If list.append() returned the list or of lambdas could include two statments, the list_append helper wouldn't be needed. But, maybe there's a guru who knows more than I.

Of course, this is still sub optimal. Loops would probably be better. But for the first reduce, that's just still:

data = []
for line in csv.split("\n"):
. . . .data.append(line.split(","))

Thanks for the challenge!

Mike Hadlow said...

Redbeard, cool thanks for that, it's interesting to see how it would be done in Python.

I have to point out though, that the data structure you parse your csv into is different from my example. It's a single list rather than a list of lists in my case.

Anonymous said...

Actually, it is a list of lists. csv.split("\n") creates a list of strings. Call it los.

Then, (line.split(",") for line in los) creates a generator that spits out a series of lists.

Finally, the reduce appends each element of the list to the source list. In Python, append adds the actual object to the list. Add will split up the list and add individual elements. So the resulting value of data is:

[['1', '2', '3', '4', '5'], ['6', '7', '8', '9', '10'], ['11', '12', '13', '14', '15'], ['16', '17',
'18', '19', '20']]

Incidentally, in the process of researching this I discovered that the reduce line can be changed to:

data = [line.split(",") for line in csv.split("\n")]

That removes the necessity for the list_append function. It also reminds me of the power of list comprehensions :) Makes the whole thing, not counting the csv definition, three lines.

Also, it should be noted that split() could be used instead of split("\n"), but that splits on all white space, and I wanted to be sure :)

Mike Hadlow said...

Redbeard, I stand corrected! That's really cool and shows how Python can do this in a far more concise style than C#.

Thanks again for the example and for taking the time to put me right :p

Anonymous said...

Mike: not a problem. I enjoyed the challenge (and learning more about C# and Python :)

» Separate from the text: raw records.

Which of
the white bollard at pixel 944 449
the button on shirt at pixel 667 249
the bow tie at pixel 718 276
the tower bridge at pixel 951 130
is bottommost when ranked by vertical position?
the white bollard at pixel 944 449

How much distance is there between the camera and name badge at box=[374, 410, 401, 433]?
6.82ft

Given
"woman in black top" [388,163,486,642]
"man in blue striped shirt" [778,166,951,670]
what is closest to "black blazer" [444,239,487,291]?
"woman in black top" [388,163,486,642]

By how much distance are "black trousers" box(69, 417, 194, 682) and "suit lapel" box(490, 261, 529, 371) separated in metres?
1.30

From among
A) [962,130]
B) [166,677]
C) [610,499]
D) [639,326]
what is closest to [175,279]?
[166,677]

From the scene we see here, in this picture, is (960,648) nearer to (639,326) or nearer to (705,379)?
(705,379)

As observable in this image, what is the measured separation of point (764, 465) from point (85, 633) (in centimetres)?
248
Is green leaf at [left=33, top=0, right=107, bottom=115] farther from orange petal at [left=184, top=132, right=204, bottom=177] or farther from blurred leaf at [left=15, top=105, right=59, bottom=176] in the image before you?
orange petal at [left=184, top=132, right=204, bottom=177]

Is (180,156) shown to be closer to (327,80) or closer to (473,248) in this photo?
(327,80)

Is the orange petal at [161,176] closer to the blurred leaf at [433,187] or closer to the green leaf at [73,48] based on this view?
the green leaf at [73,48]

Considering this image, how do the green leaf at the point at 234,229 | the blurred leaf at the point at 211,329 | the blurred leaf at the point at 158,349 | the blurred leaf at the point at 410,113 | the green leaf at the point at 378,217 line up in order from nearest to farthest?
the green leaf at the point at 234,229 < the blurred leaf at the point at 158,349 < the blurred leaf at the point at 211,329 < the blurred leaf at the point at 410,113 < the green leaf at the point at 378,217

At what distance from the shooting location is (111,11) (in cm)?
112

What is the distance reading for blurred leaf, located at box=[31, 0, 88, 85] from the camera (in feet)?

BTW, I'd like to say thanks for all the great WCF/Windsor stuff. It's helped me enormously as we've just recently switched to .NET. Now if only we can figure out how to get it all working on Rackspace Cloud.

Richard OD said...

Interesting set of comments. I'd do it a totally different way if I wanted to do it with LINQ (ignoring the debate about code readability)(apologies for the formatting):

string csv =
@"1,2,3,4,5
6,7,8,9,10
11,12,13,14,15
16,17,18,19,20";

var res = csv.Split(new string[] { Environment.NewLine }, StringSplitOptions.RemoveEmptyEntries)
.Select(line => line.Split(',')
.Select(number => int.Parse(number)).ToList()).ToList();

Anonymous said...

I'm late to the party, but I'd like to point out that any call to Aggregate() with a List as accumulator can be replaced by a simple Select() followed by ToList(), which is much more readable and doesn't require an Append() extension method to be defined.